A new book claims a school of dolphins once came to the aid of a suicidal girl off the waters of Los Angeles, California.
Marine biologist, Dr. Bearzi, writes about the incredible encounter in, Dolphin Confidential: Confessions of a Field Biologist, an excerpt of which was published by National Geographic.
Bearzi explains that her team was following a school of bottle nose dolphins near the shore to study their behavior, when one individual suddenly broke away from a feeding circle and headed for deeper waters.
The rest of the pack chased after him, much to the researchers' surprise, as they were used to tracking the animals back and forth within a few hundred yards of the beach.
They followed the speeding dolphins to around three miles off the coast.
“The dolphin group stopped, forming a sort of ring around a dark object in the water,” she writes.
It was then that Dr Bearzi’s assistant saw the girl floating in the water.
“As the boat neared, she feebly turned her head toward us, half-raising her hand as a weak sign for help,” Bearzi, writes, before going on to explain that they alerted the lifeguards and lifted the girl out of the water before speeding back to the nearest harbor, Marina del Rey.
The girl—barely 18 and on vacation with her parents—had severe hypothermia so they wrapped her in a blanket and hugged her in an effort to warm her.
Emergency doctors later told the researchers that the girl would make a full recovery—it later transpired she had left a suicide note.
“If we hadn’t found her, if the dolphins hadn’t led us offshore when they did, to that specific place, she would have died,” Dr Bearzi claims.
“What might they have done with her if we hadn’t been there? Might they have tried to save her?”

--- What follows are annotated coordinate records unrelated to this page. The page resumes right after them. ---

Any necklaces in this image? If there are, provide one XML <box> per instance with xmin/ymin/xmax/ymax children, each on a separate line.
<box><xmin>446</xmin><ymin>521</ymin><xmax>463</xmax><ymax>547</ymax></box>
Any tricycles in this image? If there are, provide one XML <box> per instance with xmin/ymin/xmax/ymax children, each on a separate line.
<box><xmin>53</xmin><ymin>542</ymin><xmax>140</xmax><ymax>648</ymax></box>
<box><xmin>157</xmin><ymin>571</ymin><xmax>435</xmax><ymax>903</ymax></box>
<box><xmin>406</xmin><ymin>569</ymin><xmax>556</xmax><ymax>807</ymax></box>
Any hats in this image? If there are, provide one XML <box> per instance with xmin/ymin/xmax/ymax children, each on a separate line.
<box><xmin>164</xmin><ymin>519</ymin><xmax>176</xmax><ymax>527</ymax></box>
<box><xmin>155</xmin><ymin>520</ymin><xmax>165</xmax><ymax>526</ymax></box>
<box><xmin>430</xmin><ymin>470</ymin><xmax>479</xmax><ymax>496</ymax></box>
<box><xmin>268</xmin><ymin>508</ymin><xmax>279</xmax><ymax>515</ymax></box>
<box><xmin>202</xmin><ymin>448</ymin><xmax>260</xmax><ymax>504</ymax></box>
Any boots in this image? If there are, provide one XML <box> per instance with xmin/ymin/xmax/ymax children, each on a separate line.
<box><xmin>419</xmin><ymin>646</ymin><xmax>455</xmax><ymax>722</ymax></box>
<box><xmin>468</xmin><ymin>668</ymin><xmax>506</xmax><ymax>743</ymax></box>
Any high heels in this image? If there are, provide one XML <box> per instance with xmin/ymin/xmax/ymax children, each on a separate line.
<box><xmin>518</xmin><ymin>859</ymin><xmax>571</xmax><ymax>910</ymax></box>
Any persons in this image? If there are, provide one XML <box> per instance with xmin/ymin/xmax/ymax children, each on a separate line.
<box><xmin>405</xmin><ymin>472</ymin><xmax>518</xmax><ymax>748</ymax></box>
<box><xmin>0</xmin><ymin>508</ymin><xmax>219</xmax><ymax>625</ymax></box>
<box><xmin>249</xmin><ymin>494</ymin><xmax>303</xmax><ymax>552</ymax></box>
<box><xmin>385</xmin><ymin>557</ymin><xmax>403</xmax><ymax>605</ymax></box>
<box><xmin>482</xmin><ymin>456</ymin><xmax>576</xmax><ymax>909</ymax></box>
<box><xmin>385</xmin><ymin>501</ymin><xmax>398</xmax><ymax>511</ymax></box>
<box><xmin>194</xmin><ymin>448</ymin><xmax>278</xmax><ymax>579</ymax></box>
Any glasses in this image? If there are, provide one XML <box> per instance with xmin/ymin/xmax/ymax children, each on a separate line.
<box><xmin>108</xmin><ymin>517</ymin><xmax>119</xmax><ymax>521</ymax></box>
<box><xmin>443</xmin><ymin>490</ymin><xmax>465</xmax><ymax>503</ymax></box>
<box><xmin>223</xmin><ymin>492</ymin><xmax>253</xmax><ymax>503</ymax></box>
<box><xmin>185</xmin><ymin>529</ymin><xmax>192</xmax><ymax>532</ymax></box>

The highly intelligent mammals are known to swim under struggling members of their own species to help them reach the surface, and it's thought that may extend the same charity to other species.
Dolphins reportedly saved 12 divers who were lost in the Red Sea for over 13 hours, by staving off nearby sharks. Rescuers also reported that the animals seemed to be trying lead them to the divers.
In recent years, dolphins came to the rescue of a stranded pod of whales and also rescued a human that was bitten by a shark by driving the predator away so the man could be saved.
However, some scientists claim the mammals do not intentionally save people—but Dr. Bearzi believes otherwise.
“That day I witnessed coastal bottlenose dolphins suddenly leave their feeding activities and head offshore. And in doing so, they led us to save a dying girl, some three miles offshore. Coincidence?” She asks.